**Task goal**
Copy out the records word for word, starting at the line that contains "From this visual" and going down through the last line of the records. Include nothing else.

**Extracted material**
· · · · · · ·
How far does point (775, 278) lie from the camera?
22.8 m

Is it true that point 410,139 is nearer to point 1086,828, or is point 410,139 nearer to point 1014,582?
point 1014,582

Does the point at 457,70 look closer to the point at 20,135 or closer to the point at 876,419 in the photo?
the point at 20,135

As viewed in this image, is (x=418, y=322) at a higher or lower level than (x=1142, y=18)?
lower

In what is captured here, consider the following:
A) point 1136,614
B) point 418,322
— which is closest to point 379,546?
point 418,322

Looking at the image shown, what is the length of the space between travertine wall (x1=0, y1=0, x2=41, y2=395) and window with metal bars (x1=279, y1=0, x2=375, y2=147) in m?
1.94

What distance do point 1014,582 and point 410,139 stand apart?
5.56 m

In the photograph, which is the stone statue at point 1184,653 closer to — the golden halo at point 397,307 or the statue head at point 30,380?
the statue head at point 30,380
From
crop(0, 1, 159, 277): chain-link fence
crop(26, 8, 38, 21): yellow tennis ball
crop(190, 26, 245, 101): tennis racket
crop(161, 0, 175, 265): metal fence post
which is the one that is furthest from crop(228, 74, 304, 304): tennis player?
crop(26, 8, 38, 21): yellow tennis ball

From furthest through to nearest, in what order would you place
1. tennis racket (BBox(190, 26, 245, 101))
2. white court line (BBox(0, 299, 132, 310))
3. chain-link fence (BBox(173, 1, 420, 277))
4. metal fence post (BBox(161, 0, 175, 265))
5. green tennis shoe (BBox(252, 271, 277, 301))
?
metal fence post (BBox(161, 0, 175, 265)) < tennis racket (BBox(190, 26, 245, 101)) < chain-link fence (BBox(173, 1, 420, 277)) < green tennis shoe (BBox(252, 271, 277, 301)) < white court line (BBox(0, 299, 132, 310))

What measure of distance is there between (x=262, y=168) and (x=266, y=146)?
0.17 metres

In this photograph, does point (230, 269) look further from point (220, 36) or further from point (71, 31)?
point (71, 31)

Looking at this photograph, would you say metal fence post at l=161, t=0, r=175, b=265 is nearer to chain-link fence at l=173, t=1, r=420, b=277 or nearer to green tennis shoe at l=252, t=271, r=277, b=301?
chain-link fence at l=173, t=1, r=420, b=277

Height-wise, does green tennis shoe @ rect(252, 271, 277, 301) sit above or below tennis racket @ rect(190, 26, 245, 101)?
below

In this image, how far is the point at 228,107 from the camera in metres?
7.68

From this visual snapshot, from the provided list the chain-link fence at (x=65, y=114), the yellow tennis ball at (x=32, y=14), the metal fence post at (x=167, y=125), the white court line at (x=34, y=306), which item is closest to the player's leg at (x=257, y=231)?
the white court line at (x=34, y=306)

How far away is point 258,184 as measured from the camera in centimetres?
· · · · · · ·
**Output below**
From this visual snapshot, from the provided list the chain-link fence at (x=65, y=114), the yellow tennis ball at (x=32, y=14), the metal fence post at (x=167, y=125), the white court line at (x=34, y=306), which item is closest to the player's leg at (x=257, y=231)?
the white court line at (x=34, y=306)

How far away is point 258,184 as measured from the camera in centimetres?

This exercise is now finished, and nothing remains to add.